Photo labels with bounding boxes
## begin

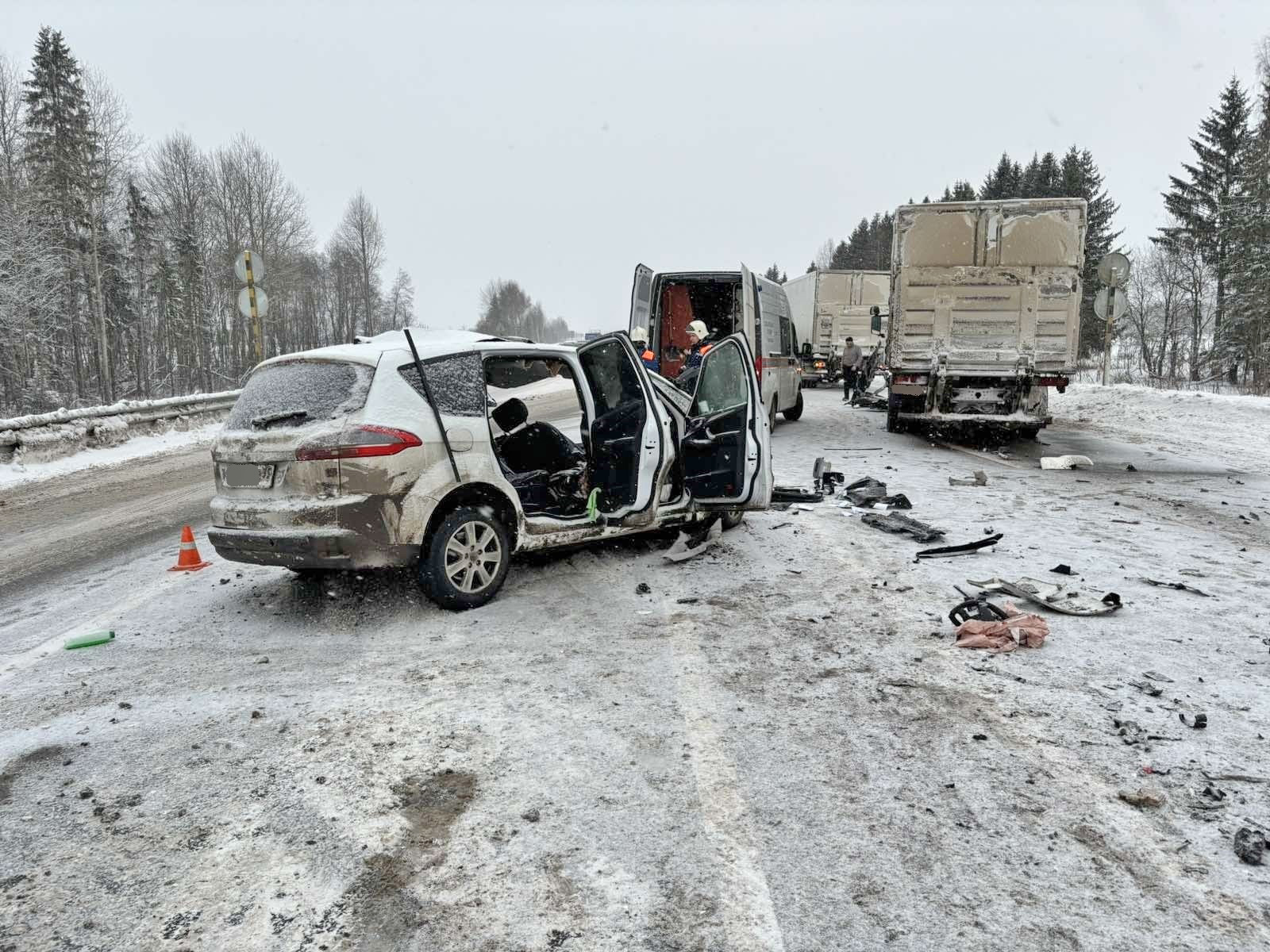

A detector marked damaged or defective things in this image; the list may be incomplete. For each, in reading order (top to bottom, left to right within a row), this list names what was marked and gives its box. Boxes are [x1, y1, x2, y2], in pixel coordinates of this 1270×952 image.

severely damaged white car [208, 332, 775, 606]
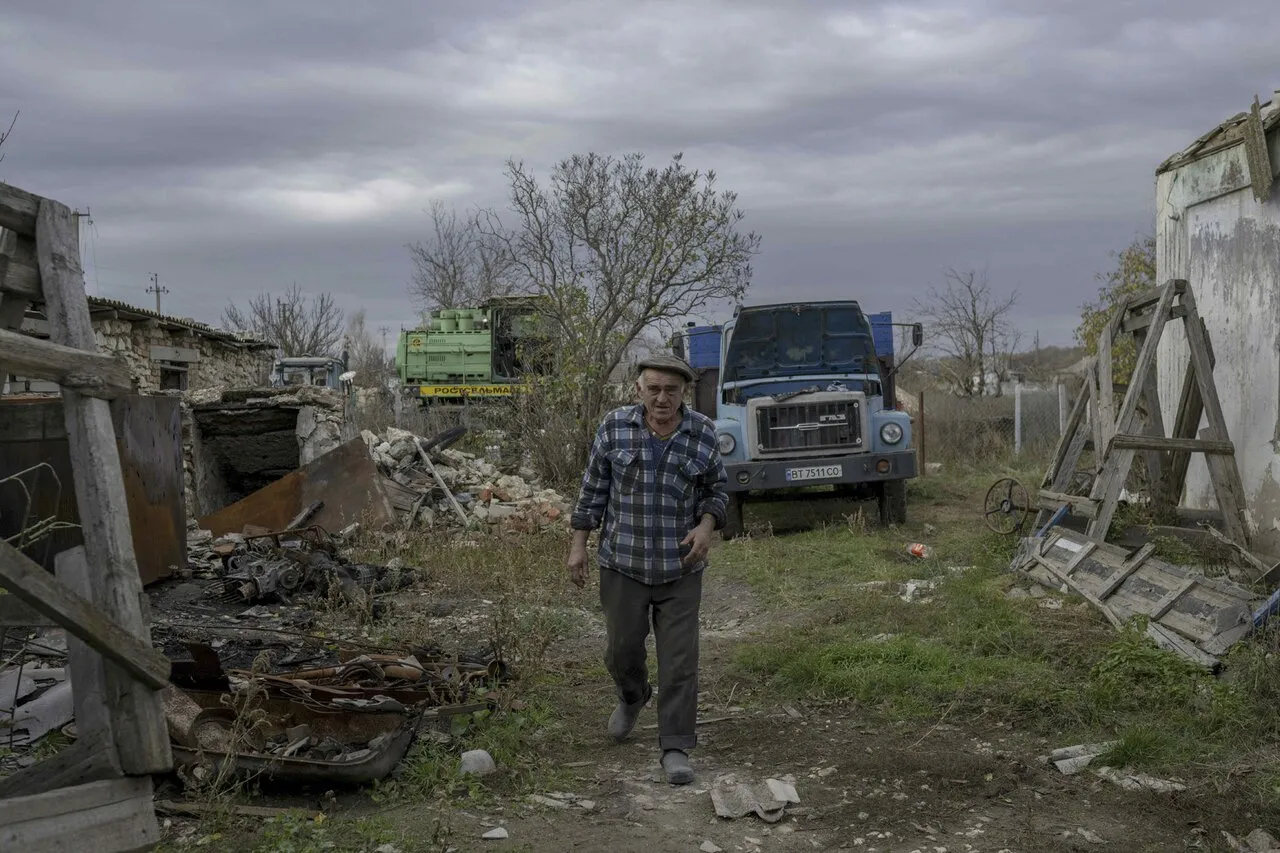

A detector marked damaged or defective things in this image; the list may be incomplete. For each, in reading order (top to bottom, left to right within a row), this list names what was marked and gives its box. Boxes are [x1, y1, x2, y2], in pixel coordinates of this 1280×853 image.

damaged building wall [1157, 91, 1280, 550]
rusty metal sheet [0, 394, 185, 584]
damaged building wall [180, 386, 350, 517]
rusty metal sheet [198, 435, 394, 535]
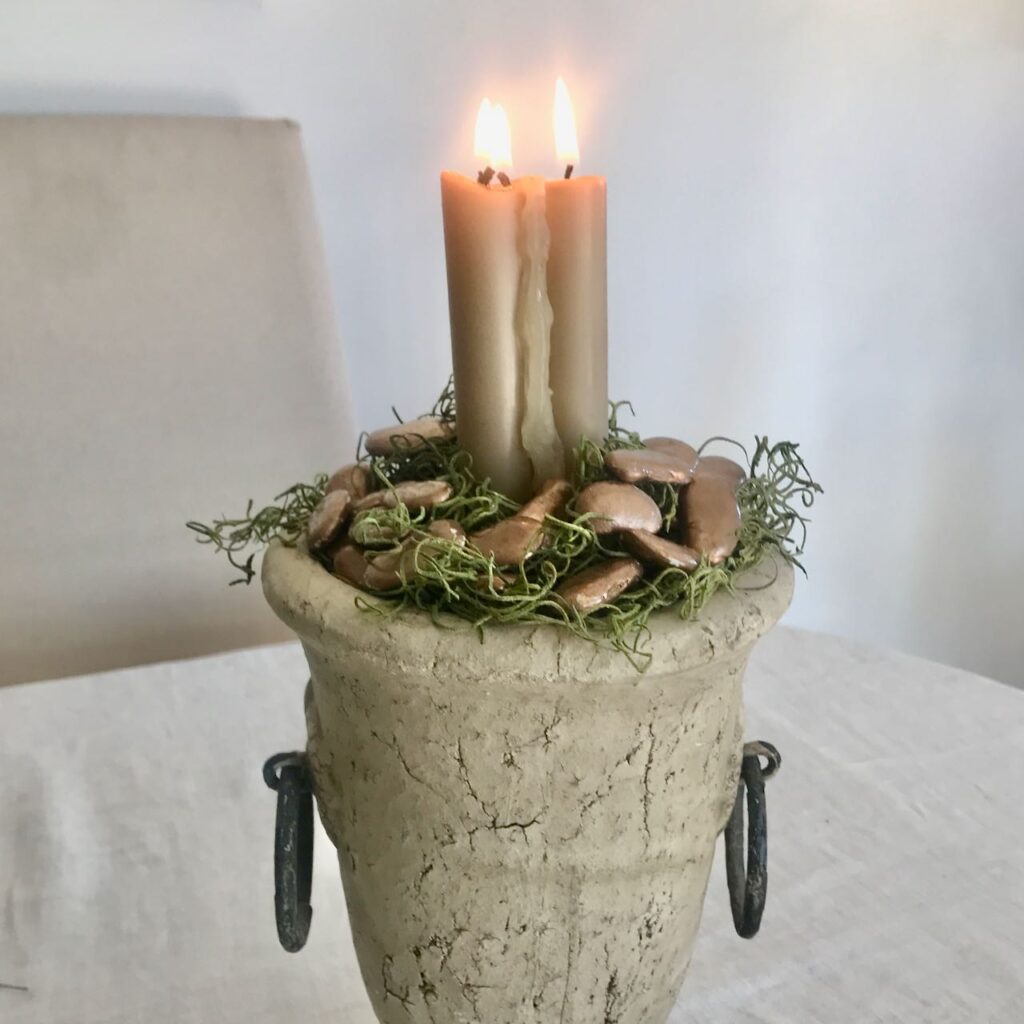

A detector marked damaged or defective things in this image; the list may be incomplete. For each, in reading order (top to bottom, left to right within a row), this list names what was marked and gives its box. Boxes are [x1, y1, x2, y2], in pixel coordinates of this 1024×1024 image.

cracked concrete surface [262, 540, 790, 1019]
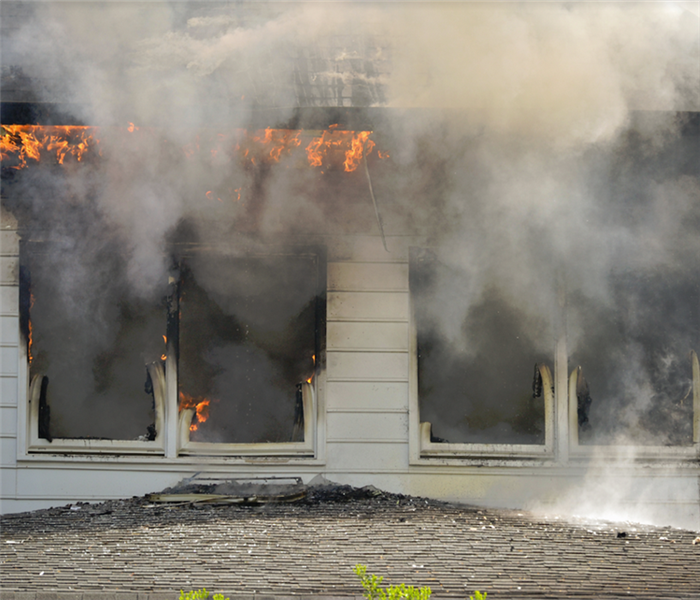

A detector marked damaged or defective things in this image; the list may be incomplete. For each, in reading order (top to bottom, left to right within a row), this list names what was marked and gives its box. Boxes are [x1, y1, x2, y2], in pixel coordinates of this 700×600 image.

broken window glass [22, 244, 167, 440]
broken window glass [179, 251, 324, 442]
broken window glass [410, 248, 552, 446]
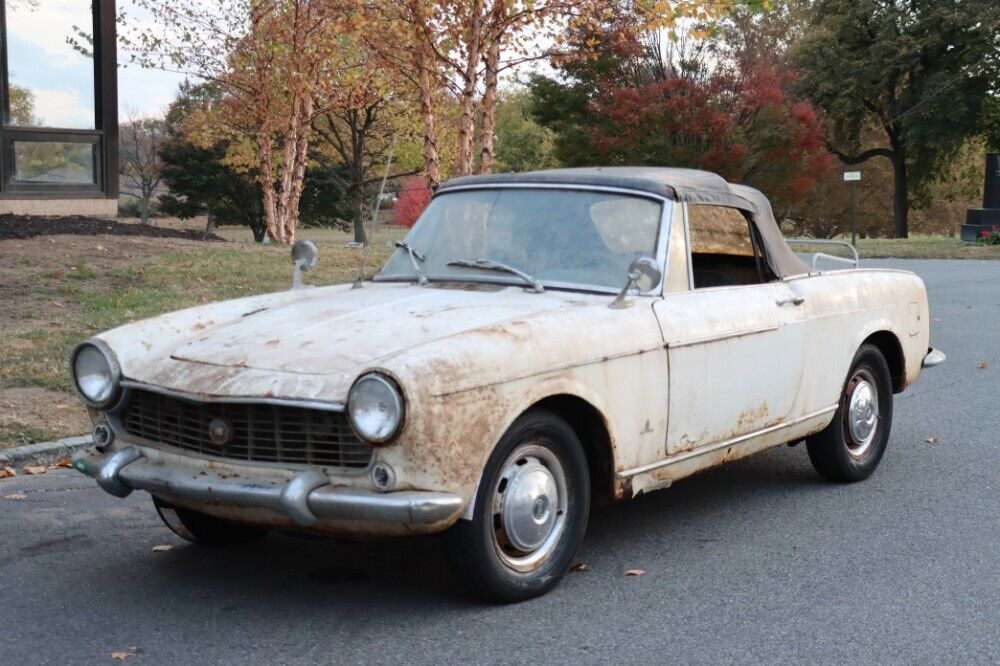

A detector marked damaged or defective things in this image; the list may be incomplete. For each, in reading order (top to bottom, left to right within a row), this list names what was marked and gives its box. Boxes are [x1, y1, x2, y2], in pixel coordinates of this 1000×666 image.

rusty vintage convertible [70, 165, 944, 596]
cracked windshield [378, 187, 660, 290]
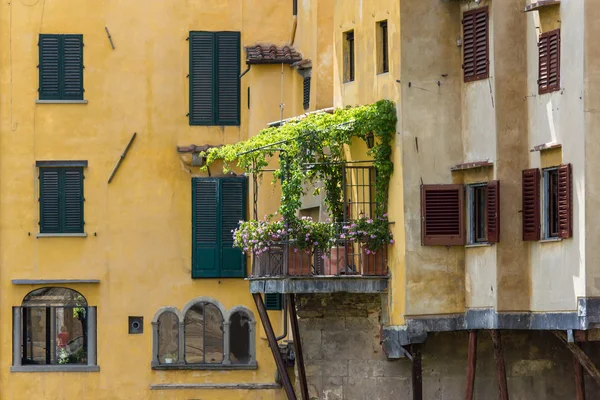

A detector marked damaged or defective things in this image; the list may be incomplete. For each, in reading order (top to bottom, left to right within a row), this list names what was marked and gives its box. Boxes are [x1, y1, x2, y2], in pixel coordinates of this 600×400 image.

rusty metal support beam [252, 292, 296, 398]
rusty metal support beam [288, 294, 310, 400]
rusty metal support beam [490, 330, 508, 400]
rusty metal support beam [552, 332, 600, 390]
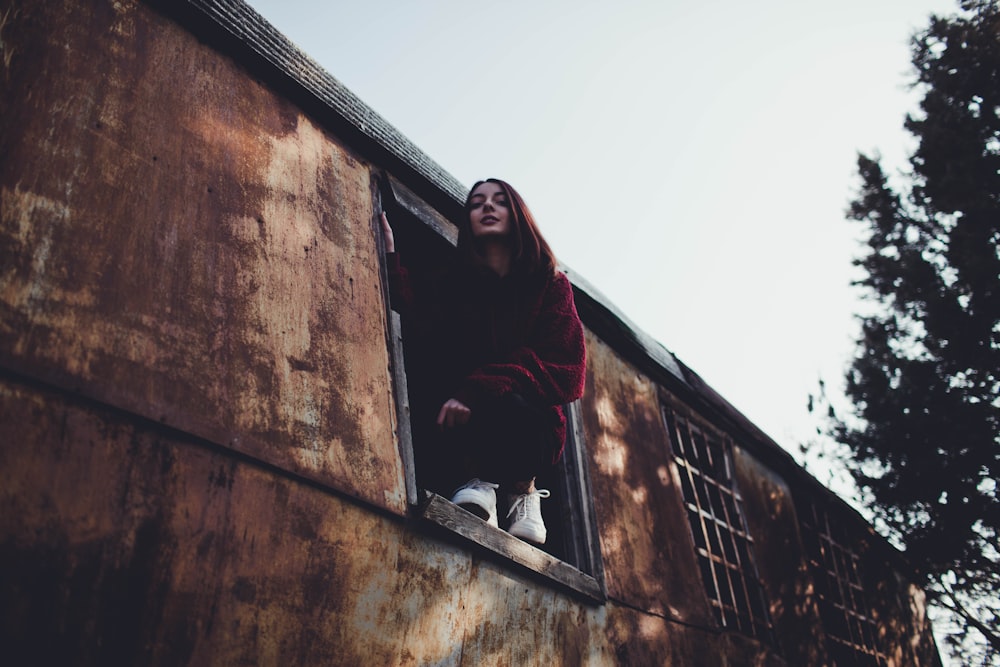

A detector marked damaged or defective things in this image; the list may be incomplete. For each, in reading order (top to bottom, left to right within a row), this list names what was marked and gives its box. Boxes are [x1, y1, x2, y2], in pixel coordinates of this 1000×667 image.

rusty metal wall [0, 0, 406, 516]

## end

GOAL
Recast these records as a two-column CSV with the columns record_text and marked_items, one row per record, covering every record. Put each record's text and its answer each in one quoted field with line breaks replaced by spaces, and leave the pictures out.

TASK ANSWER
record_text,marked_items
"A detector marked damaged or defective things in this image; the list may be incomplete. For each, in reading order (top to bottom, left to right within a row), this list names what was marked and gives its box. Boxes are [x1, y1, x2, y2], in pixel coordinates of this 1270×952 image.","severely damaged white car [208, 332, 775, 606]"
"A detector marked damaged or defective things in this image; the list may be incomplete. For each, in reading order (top to bottom, left to right within a row), this list names what was marked and gives its box. Boxes are [x1, y1, x2, y2], in pixel coordinates of this 1280×853 image.","damaged building wall [1157, 91, 1280, 550] rusty metal sheet [0, 394, 185, 584] damaged building wall [180, 386, 350, 517] rusty metal sheet [198, 435, 394, 535]"
"A detector marked damaged or defective things in this image; the list may be incomplete. For each, in reading order (top to bottom, left to right within a row), this list names what was marked and gives its box. Boxes are [x1, y1, x2, y2], in pixel coordinates of this 1024×1024 image.","cracked concrete surface [262, 540, 790, 1019]"
"A detector marked damaged or defective things in this image; the list may be incomplete. For each, in reading order (top to bottom, left to right within a row), this list names what was marked and gives its box. Boxes are [x1, y1, x2, y2], in pixel coordinates of this 700×600 image.","broken window glass [22, 244, 167, 440] broken window glass [179, 251, 324, 442] broken window glass [410, 248, 552, 446]"
"A detector marked damaged or defective things in this image; the list may be incomplete. For each, in reading order (top to bottom, left to right within a row), this list names what was marked and gives its box. Boxes are [x1, y1, x2, y2], in pixel coordinates of this 1000×666 image.","rusty vintage convertible [70, 165, 944, 596] cracked windshield [378, 187, 660, 290]"
"A detector marked damaged or defective things in this image; the list may be incomplete. For each, in reading order (top to bottom, left to right within a row), this list names what was marked and gives its box. Boxes are [x1, y1, x2, y2], in pixel coordinates of this 600×400 image.","rusty metal support beam [252, 292, 296, 398] rusty metal support beam [288, 294, 310, 400] rusty metal support beam [490, 330, 508, 400] rusty metal support beam [552, 332, 600, 390]"
"A detector marked damaged or defective things in this image; the list may be incomplete. For each, in reading order (top to bottom, left to right within a row), this list names what was marked and gives its box. Boxes are [x1, y1, x2, y2], in pixel coordinates of this 1000×667 image.","rusty metal wall [0, 0, 406, 516]"